28 U.S.C. § 1651(a).
The power conferred by the [All Writs] Act extends, under
appropriate circumstances, to persons who, though not parties to the
original action or engaged in wrongdoing, are in a position to
frustrate the implementation of a court order or the proper
administration of justice, and encompasses even those who have not
taken any affirmative action to hinder justice.
United States v. N.Y. Tel. Co., 434 U.S. 159, 174 (1977) (citations omitted).

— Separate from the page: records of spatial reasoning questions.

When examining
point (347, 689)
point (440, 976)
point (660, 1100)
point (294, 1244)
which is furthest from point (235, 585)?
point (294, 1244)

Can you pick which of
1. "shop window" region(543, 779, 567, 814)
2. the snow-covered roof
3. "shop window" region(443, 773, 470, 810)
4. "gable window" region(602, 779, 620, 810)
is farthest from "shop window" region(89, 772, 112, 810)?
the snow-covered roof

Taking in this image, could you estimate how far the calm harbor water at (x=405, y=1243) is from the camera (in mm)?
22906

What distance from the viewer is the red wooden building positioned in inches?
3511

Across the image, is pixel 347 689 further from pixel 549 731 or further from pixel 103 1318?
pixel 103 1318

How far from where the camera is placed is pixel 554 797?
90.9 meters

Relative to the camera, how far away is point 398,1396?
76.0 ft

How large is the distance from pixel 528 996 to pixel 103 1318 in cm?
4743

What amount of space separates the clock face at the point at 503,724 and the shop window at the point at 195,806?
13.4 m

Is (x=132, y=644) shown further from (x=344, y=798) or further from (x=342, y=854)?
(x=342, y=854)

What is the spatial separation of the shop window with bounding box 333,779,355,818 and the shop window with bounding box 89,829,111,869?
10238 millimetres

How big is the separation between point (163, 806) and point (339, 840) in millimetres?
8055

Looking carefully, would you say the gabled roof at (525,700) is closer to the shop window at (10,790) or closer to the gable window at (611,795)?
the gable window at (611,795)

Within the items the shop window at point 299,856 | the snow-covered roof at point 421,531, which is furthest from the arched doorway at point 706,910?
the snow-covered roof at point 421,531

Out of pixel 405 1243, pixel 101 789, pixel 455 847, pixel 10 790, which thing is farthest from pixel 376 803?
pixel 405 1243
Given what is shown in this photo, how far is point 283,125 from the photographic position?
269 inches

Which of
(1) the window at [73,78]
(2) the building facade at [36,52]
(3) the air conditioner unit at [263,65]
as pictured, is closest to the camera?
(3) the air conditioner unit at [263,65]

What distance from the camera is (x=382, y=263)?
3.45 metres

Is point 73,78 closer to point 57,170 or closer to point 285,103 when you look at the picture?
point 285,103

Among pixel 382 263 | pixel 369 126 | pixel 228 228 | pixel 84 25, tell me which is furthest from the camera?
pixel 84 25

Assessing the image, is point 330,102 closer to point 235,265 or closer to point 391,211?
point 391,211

“Even before a federal judgment is reached [] the preservation of the
federal court’s jurisdiction or authority over an ongoing matter may justify an
injunction. . . .” In re Baldwin-United Corp. (Single Premium Deferred Annuities
Ins. Litig.), 770 F.2d 328, 335 (2d Cir. 1985) (cited with approval in In re Piper
Funds, Inc., Institutional Gov’t Income Portfolio Litig., 71 F.3d 298, 300 n.2 (8th
Cir. 1995)).
Under certain circumstances, the Court has authority under the All Writs
Act to temporarily enjoin class members from pursuing parallel litigation during
the notice and opt-out period in a complex class action. See, e.g., Liles v. Del
Campo, 350 F.3d 742, 746–47 (8th Cir. 2003) (holding that a district court “acted
within its discretion in issuing the injunction because enjoining related litigation
12
was necessary to ensure the enforceability of the order approving the
preliminary settlement and to prevent further draining of the limited settlement
fund”); In re Piper Funds, Inc., Institutional Gov’t Income Portfolio Litig., 71 F.3d
298, 300 n.2 (8th Cir. 1995) (“We agree with the district court that it has the
power, under Fed. R. Civ. P. 23 augmented by the All Writs Act, to control
conduct by absent class members that affects management or disposition of the
class action.”) (citing In re Baldwin–United Corp., 770 F.2d at 335–38).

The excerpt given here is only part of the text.